SHORT EXERCISE 1: According to the decision tree project description, who developed the `datascience` module used in the project?
SHORT EXERCISE 2: Copy the decision tree project description word for word from "- Generation of" to "Data 8 course.".
SHORT EXERCISE 3: According to the decision tree project description, what does comparing the important features generated across different folds of a k-fold cross-validation make possible?

SELECTED EXCERPT:

# Project: Interpret Decision Tree for Sentiment Classification Using Important Features

## Objectives
The goal of this mini-project deliverable is to extract important features from a model and combine them with decision tree visualizations to:
1. Identify which features, among the large number of features (hundreds), are most important for the model.
2. Interpret the role important features play in the model. For example:
   - Does the presence (or absence) of a word in a tweet make it more likely to indicate positive sentiment?
3. Compare important features generated across different folds in a k-fold cross-validation. This enables:
   - Identification of multiple sets of important features.
   - Generation of additional questions about the relationship between these features and the sentiment class (e.g., positive/negative) you aim to predict from a tweet.

## Acknowledgement
The `datascience` module used in this project is developed by the University of California, Berkeley, for its Data 8 course.

## Why Is Extracting Important Features from a Model Important?

DATASET EXCERPT:

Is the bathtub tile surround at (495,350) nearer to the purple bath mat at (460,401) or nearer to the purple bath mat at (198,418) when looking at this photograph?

OUTPUT 1: The University of California, Berkeley, developed it for its Data 8 course.

OUTPUT 2:
- Generation of additional questions about the relationship between these features and the sentiment class (e.g., positive/negative) you aim to predict from a tweet.

## Acknowledgement
The `datascience` module used in this project is developed by the University of California, Berkeley, for its Data 8 course.

OUTPUT 3: It makes it possible to identify multiple sets of important features. It also leads to additional questions about how these features relate to the sentiment class, such as positive or negative, to be predicted from a tweet.